▸ **What is needed**
Copy the entries below exactly. Images do not belong in the copy.

##### Exercise data

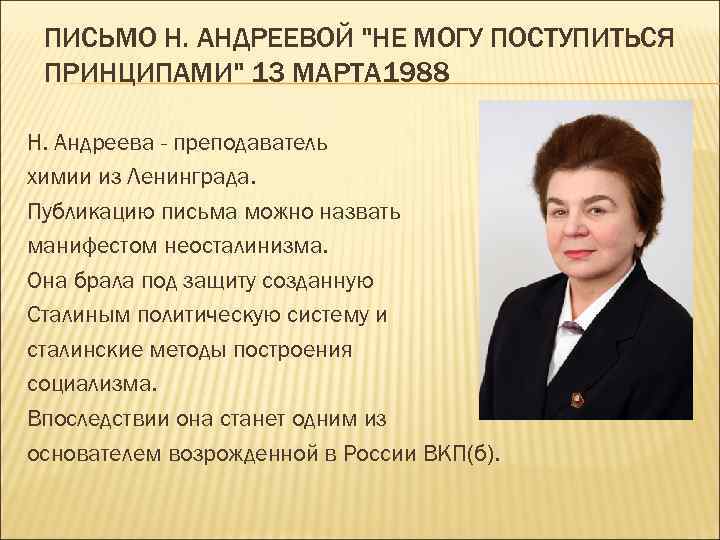 ПИСЬМО Н. АНДРЕЕВОЙ "НЕ МОГУ ПОСТУПИТЬСЯ ПРИНЦИПАМИ" 13 МАРТА1988

Н. Андреева - преподаватель химии из Ленинграда.
Публикацию письма можно назвать манифестом неосталинизма.
Она брала под защиту созданную Сталиным политическую систему и сталинские методы построения социализма.
Впоследствии она станет одним из основателем возрожденной в России ВКП(б).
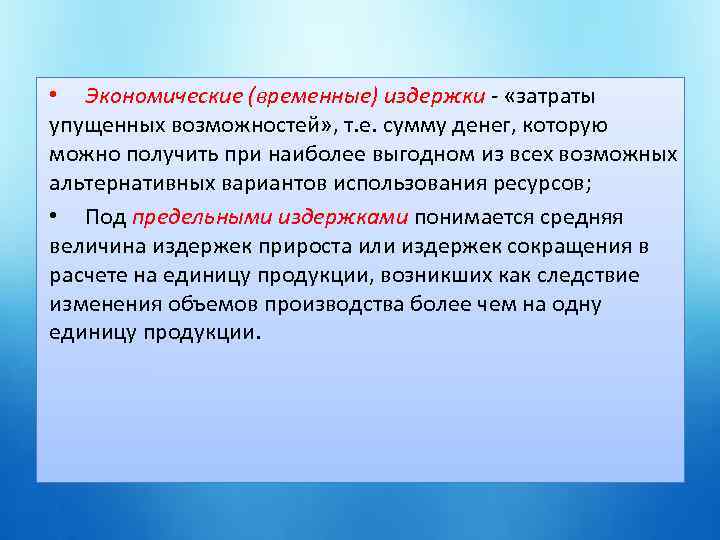 • Экономические (временные) издержки - «затраты упущенных возможностей», т.е. сумму денег, которую можно получить при наиболее выгодном из всех возможных альтернативных вариантов использования ресурсов;

• Под предельными издержками понимается средняя величина издержек прироста или издержек сокращения в расчете на единицу продукции, возникших как следствие изменения объемов производства более чем на одну единицу продукции.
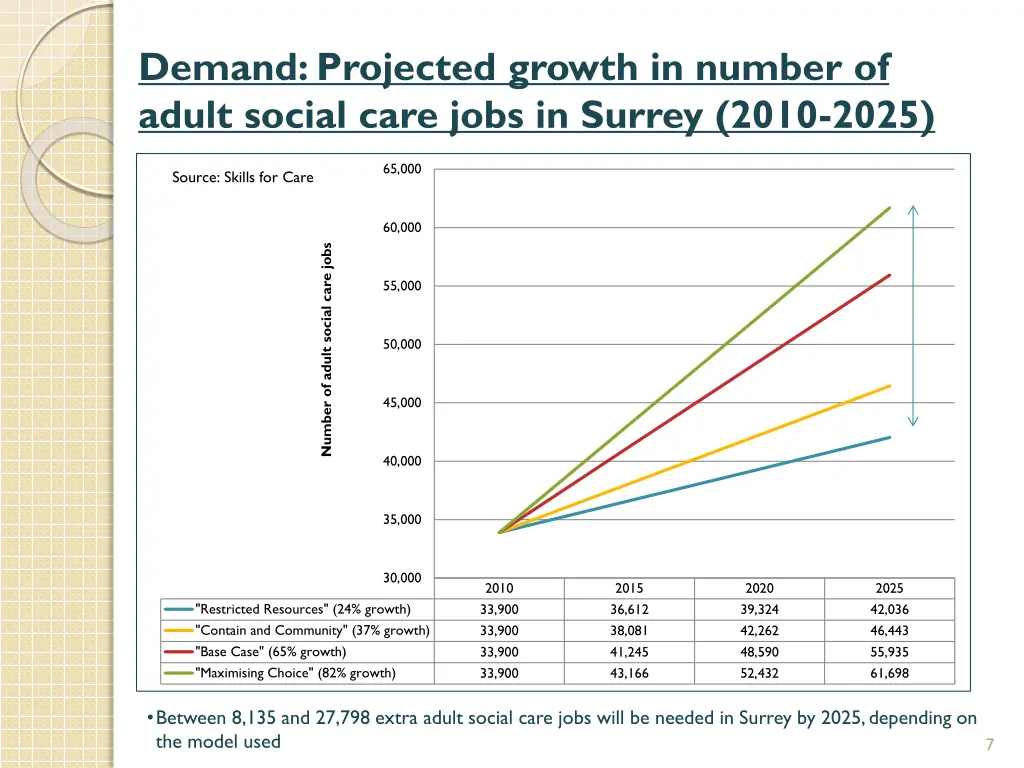 Demand: Projected growth in number of adult social care jobs in Surrey (2010-2025)

Source: Skills for Care

Number of adult social care jobs

65,000
60,000
55,000
50,000
45,000
40,000
35,000
30,000

| | 2010 | 2015 | 2020 | 2025 |
|---|---|---|---|---|
| "Restricted Resources" (24% growth) | 33,900 | 36,612 | 39,324 | 42,036 |
| "Contain and Community" (37% growth) | 33,900 | 38,081 | 42,262 | 46,443 |
| "Base Case" (65% growth) | 33,900 | 41,245 | 48,590 | 55,935 |
| "Maximising Choice" (82% growth) | 33,900 | 43,166 | 52,432 | 61,698 |

•Between 8,135 and 27,798 extra adult social care jobs will be needed in Surrey by 2025, depending on the model used

7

##########

▸ **Final answer**
 ПИСЬМО Н. АНДРЕЕВОЙ "НЕ МОГУ ПОСТУПИТЬСЯ ПРИНЦИПАМИ" 13 МАРТА1988

Н. Андреева - преподаватель химии из Ленинграда.
Публикацию письма можно назвать манифестом неосталинизма.
Она брала под защиту созданную Сталиным политическую систему и сталинские методы построения социализма.
Впоследствии она станет одним из основателем возрожденной в России ВКП(б).
 • Экономические (временные) издержки - «затраты упущенных возможностей», т.е. сумму денег, которую можно получить при наиболее выгодном из всех возможных альтернативных вариантов использования ресурсов;

• Под предельными издержками понимается средняя величина издержек прироста или издержек сокращения в расчете на единицу продукции, возникших как следствие изменения объемов производства более чем на одну единицу продукции.
 Demand: Projected growth in number of adult social care jobs in Surrey (2010-2025)

Source: Skills for Care

Number of adult social care jobs

65,000
60,000
55,000
50,000
45,000
40,000
35,000
30,000

| | 2010 | 2015 | 2020 | 2025 |
|---|---|---|---|---|
| "Restricted Resources" (24% growth) | 33,900 | 36,612 | 39,324 | 42,036 |
| "Contain and Community" (37% growth) | 33,900 | 38,081 | 42,262 | 46,443 |
| "Base Case" (65% growth) | 33,900 | 41,245 | 48,590 | 55,935 |
| "Maximising Choice" (82% growth) | 33,900 | 43,166 | 52,432 | 61,698 |

•Between 8,135 and 27,798 extra adult social care jobs will be needed in Surrey by 2025, depending on the model used

7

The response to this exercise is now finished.